I first met Emily in Mexico City during our HEFAT training, but it felt like we had known each other much longer—and perhaps we even could have met, as we received our undergraduate degrees two years apart, and about two miles away from one another in Saint Louis, MO (strangely enough, along with two other fellows, Danielle Mackey and Katie Schlechter. We were all destined to be united in Mexico City).

Emily smiles easily and her presence makes everyone around her comfortable. It’s obvious to see why everyone she films must feel instantly comfortable with her as well. She also has excellent comedic timing. (But. You don’t want to get on her bad side; another fellow lovingly dubbed her “The Assassin” during our training because she turned the tables on our trainers during a live shooting simulation).

Emily and I both do most of our work in the film and video world, and so we’ve had lots to chat about.

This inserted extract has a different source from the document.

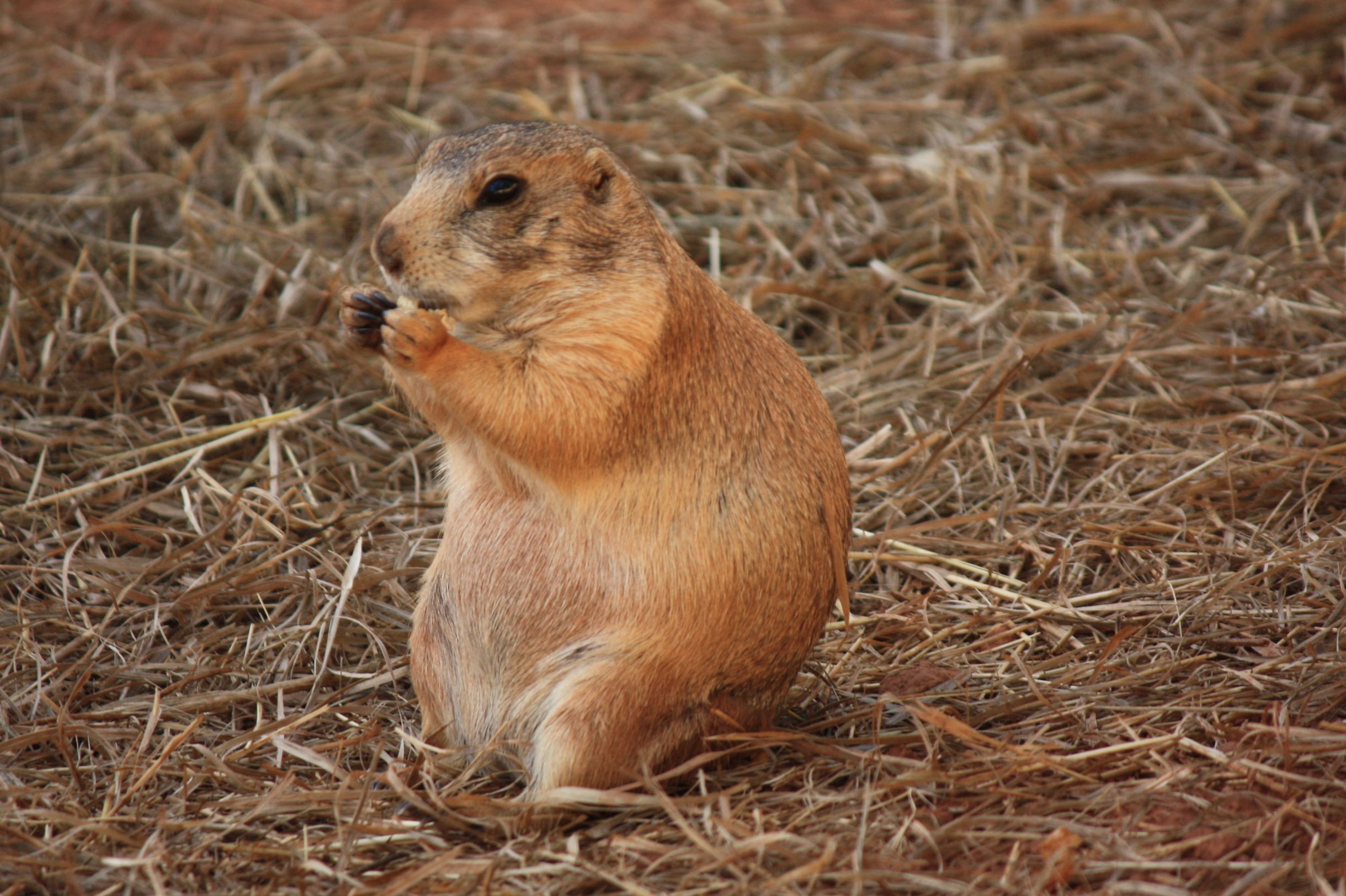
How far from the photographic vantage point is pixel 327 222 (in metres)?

Emily fell in love with journalism by accident. She was working for a sustainable development startup after college, and on a work trip she found herself stuck in rural Panama due to ongoing protests blocking the roads. So Emily went to the protest to learn more, and her career in journalism began. She was in awe of the strength of the protestors; indigenous communities who were fighting for their rights and their land, and she couldn’t shake the feeling that the work she had been doing was “on the wrong side” of things. While the sustainable development advocates had been praising the environmental effects of a dam, Emily was seeing the human consequences: hundreds of thousands of people who were angry, and willing to risk so much to fight for their rights. Incensed by the lack of media coverage, she felt that more people needed to hear these stories, to understand all sides of the issue.

Fast forward to a few months later, and you would find Emily hiking across Panama, camera and recorder in hand, filming the beginning of her first documentary about land rights in Panama.

After this trek, she went back to Chicago to learn as much as she could about filmmaking and video journalism and to hone her craft. She realized that while she loves narrative and fiction films, she felt that journalism and non fiction storytelling were the place she needed to be to make the most impact. “If you’re not seeking truth and looking for all sides of things, everything is constructed”. Truth was the most powerful way for her to help tell stories that needed to be told.

She saw the impact this kind of storytelling can have after her first video piece was published. She worked with an entrepreneur in Panama who had recently come out of prison, and who had started his own business to help others in similar situations. After Emily’s piece was published, he was flooded with donations and was able to broaden his reach in the community.

In late 2016 Emily moved to Iraq for the better part of a year. She knew that there were defining moments in history happening in Iraq and she was especially interested in covering the impact of the humanitarian crisis on women. Her work that came out of her time there shows how deeply she cares about these stories, and how committed she is.

So what’s next for Emily?

“I’m not going to let go of stories that no one else is listening to, that are close to my heart. There’s this idea that you should keep yourself and your emotions out of your work, which is true of course when you are fact checking, but you have to invest yourself and your life into it for the stories to get made. This year I especially want to commit to women’s stories of resistance and resilience in post-conflict Iraq.”

Though I haven’t known her that long, I know that if Emily commits to something, she follows through, whether that is getting revenge on our trainers, getting up at sunrise every morning to seek the best light, finding the best michelada, or telling impactful and empowering stories. I look forward to following her work, deepening our friendship, and collaborating with her further in the future.